[Check your understanding]:
(1) In the passage on Israel's military, who is named as the successor to IDF Chief of Staff Aviv Kochavi?
(2) Rewrite everything from "The policing army’s" down to "tackles security intelligence." in the passage on Israel's military, putting "Israel Security Agency" in place of "Shin Bet".

[Exercise passage]:
Next month, IDF Chief of Staff Aviv Kochavi is set to hand over the reins of Israel’s military forces to his successor, Major General Herzi Halevi. Among the many matters Halevi will be taking up — including questions around the future of Israel’s conscription model — perhaps his biggest challenge will be how the army tackles its main arena of operations, which is subject to deep disputes among Israel’s political and military echelons: the policing warfare against Palestinians living under Israeli rule in the occupied West Bank and Gaza Strip.
This is assuming that the signing of a maritime border deal with Lebanon holds off a potential third Israel-Lebanon war, while an attack on Iran’s nuclear facilities is also not expected imminently. Kochavi has not often been involved in the policing missions in the West Bank, but it seems that what happens there is liable to cast a shadow over his tenure — as shown by the furor when an Israeli soldier assaulted a left-wing activist in Hebron last month.
When it comes to the Palestinians, the Israeli military is in fact splintered into two armies, a structure that came into being in the wake of the Second Intifada in the early 2000s. Alongside the “official” army, a “policing” force has emerged in the Israeli-controlled West Bank. The “official” army, the IDF, has a high command that is generally subordinated to political control, while the “policing army,” although not an official entity, is an organization with clear and unique characteristics.
The policing army comprises three main elements: an armed settler militia operating under the auspices of the military and which acts as a so-called “territorial defense”; the Kfir Brigade, which includes the Haredi Netzah Yehuda Battalion, and is reinforced by combat brigades rotationally deployed to the West Bank; and Border Police squads, which combine police persons and conscripts. These elements are subordinated to the IDF Judea and Samaria Division.
The policing army’s official role is to protect West Bank settlements, to block Palestinian military activity along the Green Line, and to enforce the law over the Jewish and Palestinian populations of the occupied territories. Alongside these forces, the Civil Administration handles civil affairs, the Israel Police deals with criminal offenses, and the Shin Bet tackles security intelligence.

[Exercise data]:
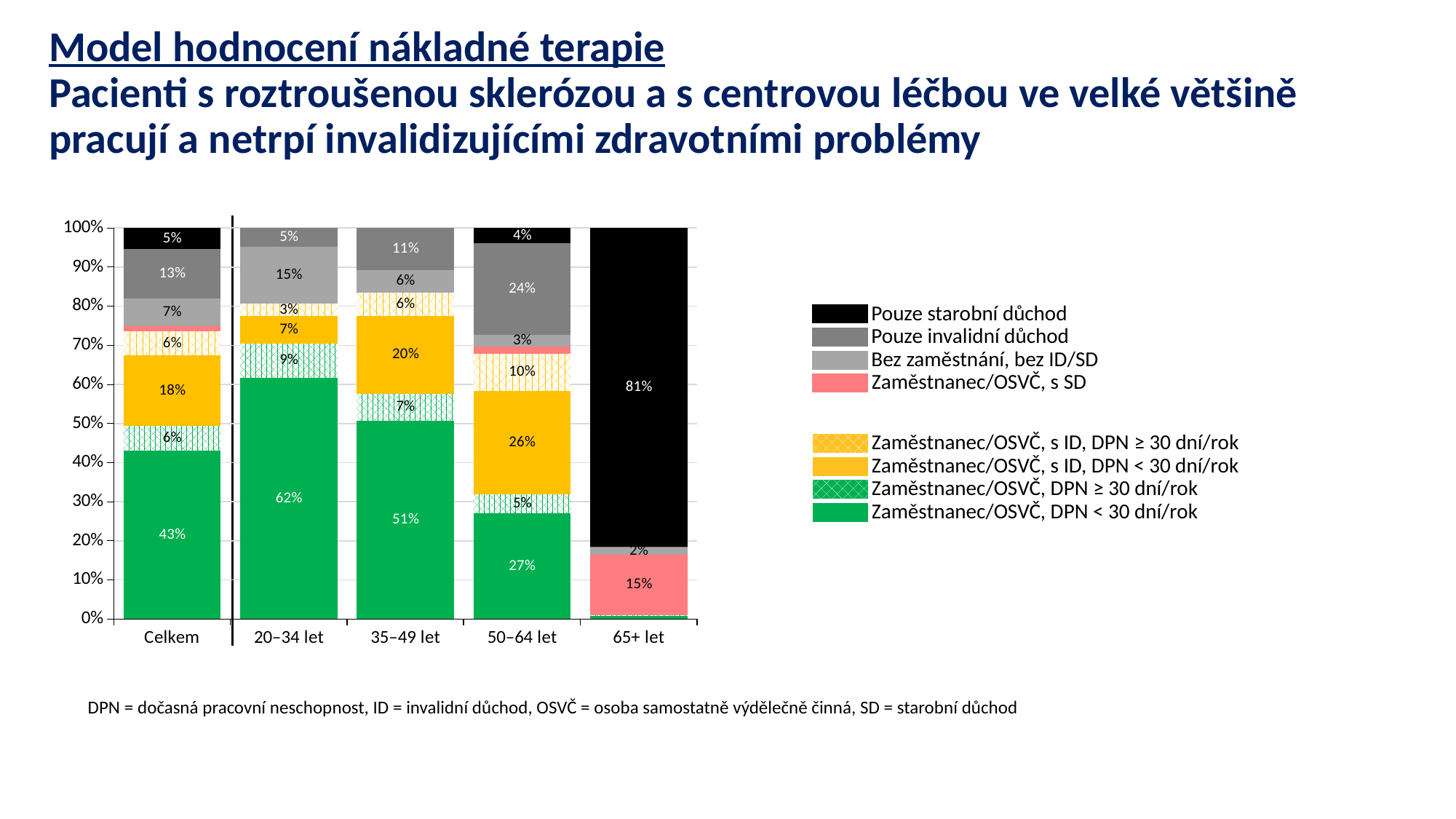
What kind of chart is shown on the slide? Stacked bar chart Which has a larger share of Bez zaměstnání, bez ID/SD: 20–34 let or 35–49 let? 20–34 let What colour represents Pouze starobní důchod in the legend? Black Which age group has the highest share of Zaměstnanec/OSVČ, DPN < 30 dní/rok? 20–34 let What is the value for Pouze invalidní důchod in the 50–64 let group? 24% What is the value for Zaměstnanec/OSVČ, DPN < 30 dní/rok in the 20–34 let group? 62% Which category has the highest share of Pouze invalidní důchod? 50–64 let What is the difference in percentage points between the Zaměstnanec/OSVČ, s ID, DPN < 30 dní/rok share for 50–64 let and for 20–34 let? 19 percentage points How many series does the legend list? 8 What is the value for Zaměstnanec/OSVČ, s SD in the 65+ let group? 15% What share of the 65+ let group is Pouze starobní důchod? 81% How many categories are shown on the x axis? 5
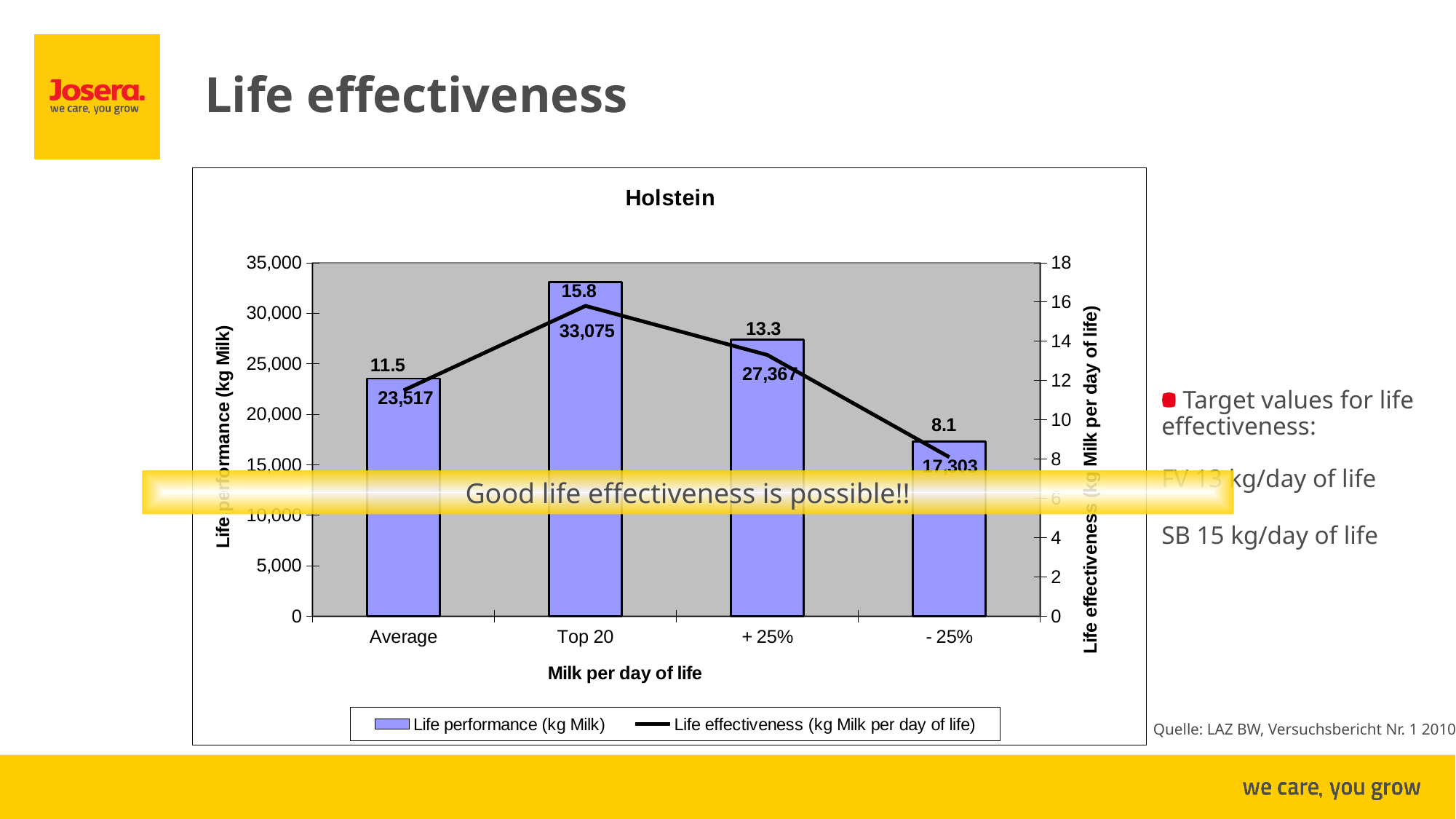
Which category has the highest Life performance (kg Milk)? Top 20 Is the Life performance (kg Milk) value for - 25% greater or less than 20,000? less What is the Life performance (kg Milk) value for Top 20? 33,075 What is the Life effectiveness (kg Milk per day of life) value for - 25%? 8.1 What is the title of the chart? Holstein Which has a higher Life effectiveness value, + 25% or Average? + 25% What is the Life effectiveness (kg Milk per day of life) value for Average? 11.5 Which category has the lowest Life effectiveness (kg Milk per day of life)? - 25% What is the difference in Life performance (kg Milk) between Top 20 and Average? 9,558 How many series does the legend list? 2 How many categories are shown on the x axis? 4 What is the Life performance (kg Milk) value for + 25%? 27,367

[Answers]:
(1) Major General Herzi Halevi

(2)
The policing army’s official role is to protect West Bank settlements, to block Palestinian military activity along the Green Line, and to enforce the law over the Jewish and Palestinian populations of the occupied territories. Alongside these forces, the Civil Administration handles civil affairs, the Israel Police deals with criminal offenses, and the Israel Security Agency tackles security intelligence.